▶ Estratto del documento:
⟨
Proprio quest’ultimo si troverà a essere anello di congiunzione tra due mondi agli antipodi e in lotta tra loro. Ospitato dalla gente di Tataraba (ed entrato nelle loro simpatie) dopo aver salvato un paio di guardie dirette verso la città, s’innamora di San e da lei viene salvato, trovandosi coinvolto in una lotta tra la preservazione della natura e il suo rispetto, e il desiderio di accumulare ricchezze.
Visivamente spettacolare, con i paesaggi ispirati alle foreste di Yakushima, trae ispirazione, oltre che dal periodo Muromachi, anche da quello Jōmon e dalla popolazione degli Emishi. Un film che vuol mostrare l’incompatibilità tra il mondo della natura e l’avanzare della civilizzazione industriale moderna, dove è facile stare dalla parte della natura, ma dove si riesce anche a comprendere la parte degli uomini che fanno quello che possono per sopravvivere, per non essere schiacciati ed emarginati dalla macchina economica che sempre più prende piede e s’ingrandisce. Lady Eboshi, che appare fredda, calcolatrice e spietata nei confronti degli animali della foresta, è invece molto protettiva e comprensiva verso gli abitanti della sua città, e si preoccupa che abbiano di che sfamarsi e condurre un’esistenza dignitosa.
D’altro canto è ugualmente comprensibile la rabbia degli animali, uccisi e con le loro case distrutte a causa dell’ingordigia umana, non riuscendo assolutamente a comprendere il loro modo di agire.
⟩
▶ Materiale fornito:
⟨
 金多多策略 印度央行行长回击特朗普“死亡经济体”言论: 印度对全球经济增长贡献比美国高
⟩
▶ Consegna:
Puoi riscrivere come elenco puntato il paragrafo dell'estratto sul film che inizia con «Visivamente spettacolare», mantenendone i fatti principali?

▶ Soluzione:
- Il film è visivamente spettacolare, con paesaggi ispirati alle foreste di Yakushima.
- Si ispira al periodo Muromachi, al periodo Jōmon e alla popolazione degli Emishi.
- Vuole mostrare l'incompatibilità tra il mondo della natura e l'avanzare della civilizzazione industriale moderna.
- È facile stare dalla parte della natura. Si comprendono però anche gli uomini che cercano di sopravvivere per non essere schiacciati ed emarginati da una macchina economica sempre più grande.
- Lady Eboshi appare fredda, calcolatrice e spietata verso gli animali della foresta. Con gli abitanti della sua città è invece protettiva e comprensiva e si preoccupa che abbiano di che sfamarsi e vivere con dignità.